AWS Redshift: Troubleshooting made simple

Arnaud Milleker
Published in
10 min readJan 2, 2020


Welcome! Here you will discover how to make Redshift great again by identifying the exact problem you have, and the adequate solution for it.

At the beginning, everything was so simple. You were alone on your beautiful new cluster. He was new, big, and so fast. But quickly, more and more people are working on it. Just like invaders on a new promise land, they plunder the wealth of your cluster without thinking about consequences.

Pioneers discovering Redshift

Only one person is responsible for it: You! After a while, you encounter some problems that are penalizing:

  1. Disk full error
  2. Your query is not running
  3. Your query is slow

We will see together how to tackle those problems. This article also discuss the basics of a performant Redshift cluster, where you can improve a query by an average x20-x30 time, especially Distkeys and Sortkeys parts. Feel free to use it for troubleshooting, but also for performance tuning.

Disk Full

Everything was fine. It’s a sunny day. Birds are singing. And you see it …

error: Disk full

It can’t be possible. Not during your watch. You run toward your admin interface (AWS Portal > Redshift > Clusters > Your cluster > Cluster performance > Percentage disk) … And you see it: The Great Wave off Kanagawa

Disk hits 100%

This is the apocalypse. When disk hits more than 100%, every query is killed (not only yours). So, you can expect to have every user coming to you to know what did happen. Fun fact: the user often thinks he is the source of the problem and keeps it to himself, ashamed.

What did happen? There was not enough memory space, so the query used the disk to store the temporary needed data. This process is called “SWAP”. But again, it was not enough. All the disk was used, causing a massive crash. We will see how to avoid this through volume management.

To identify the tables that need your attention the most:

SELECT “table”, size, tbl_rows
FROM svv_table_info

Architecture for volume management

  1. Use Spectrum to externalize historical data. Ask your teams what data they need on a regular basis, and what data are considered “old”. Unload as Parquet the “old” data into S3. Use Glue crawler to have the structure. Remove the Data from Redshift.

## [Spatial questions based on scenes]
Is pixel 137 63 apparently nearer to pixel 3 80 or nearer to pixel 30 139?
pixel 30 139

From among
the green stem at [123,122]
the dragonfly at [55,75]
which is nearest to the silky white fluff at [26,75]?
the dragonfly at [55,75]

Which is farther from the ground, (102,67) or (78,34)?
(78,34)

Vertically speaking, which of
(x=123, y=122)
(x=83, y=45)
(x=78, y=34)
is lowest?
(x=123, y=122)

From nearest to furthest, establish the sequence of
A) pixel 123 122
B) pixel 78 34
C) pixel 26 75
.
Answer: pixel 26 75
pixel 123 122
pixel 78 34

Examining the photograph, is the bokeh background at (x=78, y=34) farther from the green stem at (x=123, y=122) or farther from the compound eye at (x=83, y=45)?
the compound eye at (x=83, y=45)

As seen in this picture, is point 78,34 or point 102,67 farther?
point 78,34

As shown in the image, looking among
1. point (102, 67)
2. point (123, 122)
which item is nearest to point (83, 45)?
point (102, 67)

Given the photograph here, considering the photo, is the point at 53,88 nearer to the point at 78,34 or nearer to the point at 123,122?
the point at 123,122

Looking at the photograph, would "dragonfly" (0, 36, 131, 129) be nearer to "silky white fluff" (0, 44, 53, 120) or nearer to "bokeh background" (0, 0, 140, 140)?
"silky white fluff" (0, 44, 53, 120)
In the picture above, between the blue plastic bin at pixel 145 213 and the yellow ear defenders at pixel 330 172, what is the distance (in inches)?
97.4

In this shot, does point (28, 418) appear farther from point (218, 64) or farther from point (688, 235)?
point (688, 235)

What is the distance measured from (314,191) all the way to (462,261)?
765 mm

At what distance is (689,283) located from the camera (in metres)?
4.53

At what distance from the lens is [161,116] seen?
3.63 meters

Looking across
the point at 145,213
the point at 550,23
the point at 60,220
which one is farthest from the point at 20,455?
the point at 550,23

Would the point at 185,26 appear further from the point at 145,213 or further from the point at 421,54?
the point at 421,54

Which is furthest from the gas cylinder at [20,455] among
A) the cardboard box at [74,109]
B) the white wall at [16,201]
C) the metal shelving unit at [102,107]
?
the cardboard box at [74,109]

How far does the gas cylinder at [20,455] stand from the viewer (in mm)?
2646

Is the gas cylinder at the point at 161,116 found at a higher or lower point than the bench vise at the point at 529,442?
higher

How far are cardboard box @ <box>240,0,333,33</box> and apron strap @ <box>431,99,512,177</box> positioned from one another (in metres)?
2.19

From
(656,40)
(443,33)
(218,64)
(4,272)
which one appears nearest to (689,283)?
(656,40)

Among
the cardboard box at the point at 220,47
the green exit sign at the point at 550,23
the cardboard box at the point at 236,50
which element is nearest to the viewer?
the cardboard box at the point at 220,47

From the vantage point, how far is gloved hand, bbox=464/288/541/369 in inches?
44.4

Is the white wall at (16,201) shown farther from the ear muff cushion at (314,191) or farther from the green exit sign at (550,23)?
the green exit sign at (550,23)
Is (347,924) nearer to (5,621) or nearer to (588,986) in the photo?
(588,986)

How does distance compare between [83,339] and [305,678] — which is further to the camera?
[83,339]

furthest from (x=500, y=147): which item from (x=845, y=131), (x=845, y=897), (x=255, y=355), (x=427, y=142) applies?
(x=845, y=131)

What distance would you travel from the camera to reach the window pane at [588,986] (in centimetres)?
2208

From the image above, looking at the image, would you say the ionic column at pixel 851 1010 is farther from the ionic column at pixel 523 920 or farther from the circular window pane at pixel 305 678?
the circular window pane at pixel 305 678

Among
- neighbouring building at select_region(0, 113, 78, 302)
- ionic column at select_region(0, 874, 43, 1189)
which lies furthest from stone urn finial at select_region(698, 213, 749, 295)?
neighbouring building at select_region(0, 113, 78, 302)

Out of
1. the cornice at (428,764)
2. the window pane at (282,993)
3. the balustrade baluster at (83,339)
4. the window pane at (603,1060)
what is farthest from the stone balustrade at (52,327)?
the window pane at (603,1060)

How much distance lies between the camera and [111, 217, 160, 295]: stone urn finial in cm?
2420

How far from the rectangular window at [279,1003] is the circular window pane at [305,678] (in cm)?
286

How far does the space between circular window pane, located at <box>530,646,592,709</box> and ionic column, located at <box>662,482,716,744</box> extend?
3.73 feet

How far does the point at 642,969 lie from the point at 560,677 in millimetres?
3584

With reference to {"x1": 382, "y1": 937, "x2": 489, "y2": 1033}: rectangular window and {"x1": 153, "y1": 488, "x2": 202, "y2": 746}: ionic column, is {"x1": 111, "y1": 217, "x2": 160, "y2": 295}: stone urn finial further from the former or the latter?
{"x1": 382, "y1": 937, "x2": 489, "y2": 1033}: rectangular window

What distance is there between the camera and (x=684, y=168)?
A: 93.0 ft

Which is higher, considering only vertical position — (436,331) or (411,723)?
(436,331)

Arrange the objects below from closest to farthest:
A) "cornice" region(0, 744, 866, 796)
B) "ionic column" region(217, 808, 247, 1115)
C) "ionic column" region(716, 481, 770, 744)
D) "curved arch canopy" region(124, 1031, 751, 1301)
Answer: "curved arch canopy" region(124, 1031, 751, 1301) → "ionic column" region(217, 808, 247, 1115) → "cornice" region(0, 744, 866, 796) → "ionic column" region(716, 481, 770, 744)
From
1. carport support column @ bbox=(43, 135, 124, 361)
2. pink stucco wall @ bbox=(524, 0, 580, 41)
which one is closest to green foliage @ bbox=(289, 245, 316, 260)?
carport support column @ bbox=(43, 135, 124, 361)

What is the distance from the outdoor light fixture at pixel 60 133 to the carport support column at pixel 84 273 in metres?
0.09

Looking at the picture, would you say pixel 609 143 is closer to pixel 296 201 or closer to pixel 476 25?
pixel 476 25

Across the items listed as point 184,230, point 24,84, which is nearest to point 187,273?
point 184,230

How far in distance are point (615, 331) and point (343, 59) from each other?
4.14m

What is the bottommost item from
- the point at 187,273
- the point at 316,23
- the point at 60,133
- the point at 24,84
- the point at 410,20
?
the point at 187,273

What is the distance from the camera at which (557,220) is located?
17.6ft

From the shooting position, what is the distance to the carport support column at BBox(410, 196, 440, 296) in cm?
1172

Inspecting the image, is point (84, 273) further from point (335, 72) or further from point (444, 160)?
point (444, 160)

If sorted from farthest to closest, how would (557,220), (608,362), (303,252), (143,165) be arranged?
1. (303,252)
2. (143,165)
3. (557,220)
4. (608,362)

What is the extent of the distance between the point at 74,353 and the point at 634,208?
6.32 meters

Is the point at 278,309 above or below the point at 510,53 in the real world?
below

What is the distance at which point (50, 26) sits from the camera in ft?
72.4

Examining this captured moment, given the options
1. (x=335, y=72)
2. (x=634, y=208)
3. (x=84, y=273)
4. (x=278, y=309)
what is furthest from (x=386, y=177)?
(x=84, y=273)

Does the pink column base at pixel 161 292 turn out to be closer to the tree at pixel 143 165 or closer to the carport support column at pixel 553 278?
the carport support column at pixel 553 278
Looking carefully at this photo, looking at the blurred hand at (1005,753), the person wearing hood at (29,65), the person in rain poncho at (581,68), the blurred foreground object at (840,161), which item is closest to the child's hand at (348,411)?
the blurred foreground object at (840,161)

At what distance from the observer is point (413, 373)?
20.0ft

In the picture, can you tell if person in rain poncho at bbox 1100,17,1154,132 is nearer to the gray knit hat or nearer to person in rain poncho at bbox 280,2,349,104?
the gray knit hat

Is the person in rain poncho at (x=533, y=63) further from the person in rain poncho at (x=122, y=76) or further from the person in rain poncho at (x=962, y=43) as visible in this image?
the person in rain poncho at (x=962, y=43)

## [Given exercise]
Pick up the Redshift troubleshooting article after its final sentence and continue writing it. This material stands apart from the Redshift troubleshooting article.

## [In response]
  2. Good practice: 66% of disk used by data when there is no Swap. If you are above it and there is nothing to reduce it, you need more nodes. Choose classic resizing if you add some nodes.
  3. If you need temporary space, you can do an elastic resizing of your cluster to get more space. As it is a fake resizing (it redistributes the slice, not the data, which can induce skewness), go back to your previous configuration after doing it.

Table management for volume improvements

  1. ENCODE every column (except sortkeys) as AZ64. If it’s a varchar column, encode it as ZSTD.
  2. Remove tables that are never used (not scanned since 30 days). You can find a script here.
  3. Reduce at maximum the varchar columns as they are responsible for most of your disk space use. You can use the following query to know the max varchar size of a column:
-- get max varchar size of your_column
SELECT max(octet_length(your_column)) FROM your_table

Query optimization for volume handling

  1. Don’t use large varchar columns (VARCHAR > 256) for “join” as the keys could be put in memory for faster join, which can overload memory.
  2. Never use select *, take only the column you need.
  3. Limit the source tables with “where” filters.
  4. Avoid data redistribution between nodes that multiplies the volume of your query SEVERAL times. Use Distkeys, which indicates how your data are split between your nodes. For example, if you have several tables with client_id and you know you will make JOIN with it, use it as the Distkey.
  5. Do regular Vacuum and Analyze, so Redshift can use the Distkeys.
  6. No nested SELECT, they don’t remember the Distkey.
  7. When you JOIN data coming from Spectrum, use a temporary table with Distkey to avoid data redistribution from a huge Spectrum table.
  8. Read the “query plan” to know if there is a data redistribution:
Query plan: look at uppercases, if the last one is not “NONE” then there is a data redistribution - and it’s bad!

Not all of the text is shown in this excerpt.